Promotion éclair en Europe : l’inacceptable dénoncé !

Par Hans Joachim Froh

 

Tous groupes politiques confondus, avec un bémol du côté du groupe PPE de centre droit proche de Jean-Claude Juncker, lors de la session plénière du mois de mars à Strasbourg, les députés européens ont vivement critiqué la promotion éclair de l’homme fort du cabinet du Président de la Commission Jean-Claude Juncker au poste stratégique de Secrétaire Général de cette institution, en violation de toutes les règles communément admises, qu’elles soient statutaires, déontologiques ou autres.

La façon brutale, provocatrice et inélégante dont l’Allemand Martin Selmayr a été désigné le 21 février à la fonction de Secrétaire Général – après avoir été 9 minutes durant, Secrétaire Général adjoint – la plus élevée de l’administration de la Commission, détruit à l’évidence un peu plus encore la crédibilité de l’Union européenne prétendue championne de l’intégrité et de la transparence dans l’administration publique, alors que la confiance des Européens est au plus bas ; si l’on ajoute à cela, en moins de 3 mois, la déclaration du Commissaire européen en charge des migrations, Monsieur Avramopoulos « Europe is too white » (l’Europe est trop blanche), alors il est plus aisé de comprendre le rôle de pompier incendiaire de la Commission européenne, laquelle s’insurge face à la progression très forte des réactions de défense nationale, des « populismes », phénomènes légitimes et compréhensibles qu’elle dénonce régulièrement !

Le débat en plénière du lundi 12 mars, sur la promotion à la vitesse de la lumière, de Martin Selmayr, 47 ans, à un peu plus d’un an de la fin du mandat de son supérieur Jean-Claude Juncker – absent lors du débat – a été ajouté à l’ordre du jour, eu égard à la polémique grandissante à Bruxelles sur les conditions pour le moins opaques de cette nomination.

Il faut fermement rappeler que les institutions européennes n’appartiennent pas aux hauts fonctionnaires mais aux citoyens européens.

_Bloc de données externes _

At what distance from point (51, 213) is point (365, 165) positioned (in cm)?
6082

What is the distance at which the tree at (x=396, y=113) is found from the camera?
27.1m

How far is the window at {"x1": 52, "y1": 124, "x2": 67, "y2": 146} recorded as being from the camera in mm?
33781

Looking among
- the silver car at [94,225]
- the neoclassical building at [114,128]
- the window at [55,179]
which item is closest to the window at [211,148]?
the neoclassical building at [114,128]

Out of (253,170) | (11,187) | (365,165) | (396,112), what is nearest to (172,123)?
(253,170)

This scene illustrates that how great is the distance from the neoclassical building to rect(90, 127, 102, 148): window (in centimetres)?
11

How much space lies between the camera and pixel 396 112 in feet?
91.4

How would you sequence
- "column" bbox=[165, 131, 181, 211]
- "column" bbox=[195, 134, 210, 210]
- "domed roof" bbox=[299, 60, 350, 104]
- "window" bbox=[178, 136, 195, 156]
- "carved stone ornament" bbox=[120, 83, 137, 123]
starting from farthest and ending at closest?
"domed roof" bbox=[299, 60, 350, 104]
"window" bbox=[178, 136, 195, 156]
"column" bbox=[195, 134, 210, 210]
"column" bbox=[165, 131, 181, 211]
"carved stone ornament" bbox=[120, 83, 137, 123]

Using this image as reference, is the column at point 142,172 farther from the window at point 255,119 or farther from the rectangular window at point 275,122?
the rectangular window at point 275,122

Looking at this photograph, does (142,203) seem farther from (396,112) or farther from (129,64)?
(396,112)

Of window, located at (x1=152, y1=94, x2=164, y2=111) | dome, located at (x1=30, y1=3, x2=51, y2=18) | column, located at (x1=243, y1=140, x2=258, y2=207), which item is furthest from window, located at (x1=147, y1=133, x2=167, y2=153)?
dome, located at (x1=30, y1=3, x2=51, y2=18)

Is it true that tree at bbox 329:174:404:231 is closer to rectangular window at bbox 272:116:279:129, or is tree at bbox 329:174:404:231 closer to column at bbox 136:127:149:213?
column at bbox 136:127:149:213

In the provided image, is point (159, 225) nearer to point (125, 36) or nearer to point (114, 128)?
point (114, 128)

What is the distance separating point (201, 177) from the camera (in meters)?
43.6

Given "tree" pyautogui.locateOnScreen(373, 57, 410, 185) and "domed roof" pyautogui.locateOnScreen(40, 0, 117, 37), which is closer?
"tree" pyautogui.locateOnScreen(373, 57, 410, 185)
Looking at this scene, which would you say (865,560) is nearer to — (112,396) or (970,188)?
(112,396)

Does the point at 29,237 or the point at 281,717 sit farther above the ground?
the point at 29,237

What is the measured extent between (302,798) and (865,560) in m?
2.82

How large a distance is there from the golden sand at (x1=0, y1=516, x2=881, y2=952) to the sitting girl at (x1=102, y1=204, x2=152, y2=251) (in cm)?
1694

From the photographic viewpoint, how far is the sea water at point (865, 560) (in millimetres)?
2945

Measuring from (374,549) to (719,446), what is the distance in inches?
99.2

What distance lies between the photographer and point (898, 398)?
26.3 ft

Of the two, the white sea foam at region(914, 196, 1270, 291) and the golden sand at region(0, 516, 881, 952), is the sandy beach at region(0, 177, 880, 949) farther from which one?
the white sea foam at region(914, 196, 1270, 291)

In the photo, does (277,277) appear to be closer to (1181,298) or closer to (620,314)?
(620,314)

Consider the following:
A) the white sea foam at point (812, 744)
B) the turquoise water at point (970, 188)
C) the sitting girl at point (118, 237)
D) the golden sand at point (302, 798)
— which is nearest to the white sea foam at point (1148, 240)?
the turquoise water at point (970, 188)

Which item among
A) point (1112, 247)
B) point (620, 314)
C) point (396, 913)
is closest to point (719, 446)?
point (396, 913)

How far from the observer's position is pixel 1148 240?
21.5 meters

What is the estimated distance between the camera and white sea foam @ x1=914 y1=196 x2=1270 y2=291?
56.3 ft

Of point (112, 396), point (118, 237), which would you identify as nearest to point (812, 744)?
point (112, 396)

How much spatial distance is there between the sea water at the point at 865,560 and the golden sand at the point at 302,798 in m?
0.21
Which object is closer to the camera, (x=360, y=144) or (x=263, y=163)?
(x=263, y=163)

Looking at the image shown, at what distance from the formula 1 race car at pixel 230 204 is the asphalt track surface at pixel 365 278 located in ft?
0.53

Il faut servir et non se servir ! Un député néerlandais a pour sa part estimé que « tout puait dans cette nomination, que tout avait été fait derrière des portes closes. »

« Cela sent le népotisme et l’abus de biens publics, Dieu merci le Royaume-Uni s’en va ! », a lâché le député britannique eurosceptique et pro-Brexit Nigel Farage.

De nombreux députés ont déploré l’absence du Président de la Commission européenne dans l’hémicycle, représenté par le commissaire européen en charge du Budget Günther Oettinger, lequel a très maladroitement défendu la « Blitz nomination » du nouveau Secrétaire Général. La commission du Contrôle budgétaire du Parlement européen, saisie de cette affaire, examinera la semaine prochaine cette choquante affaire. Enfin, la Médiatrice de l’UE, chargée d’enquêter sur les plaintes pour mauvaise administration, a indiqué sur Twitter avoir déjà reçu deux plaintes au sujet de la promotion de Martin Selmayr et promis de les analyser.

Au moment même où la Commission européenne, donneuse de leçons et de bons points, toute honte bue, déclenche l’article 7 du traité, son arme « nucléaire » contre la Pologne, au motif que ce pays voit son gouvernement élu démocratiquement, contrairement aux Commissaires européens nommés, réaliser une réforme judiciaire, ce type de pratique d’une autre époque, est inadmissible et exécrable ; elle déconsidère l’Exécutif européen, une fois encore, alors que les nuages sur l’avenir de l’Europe s’amoncellent.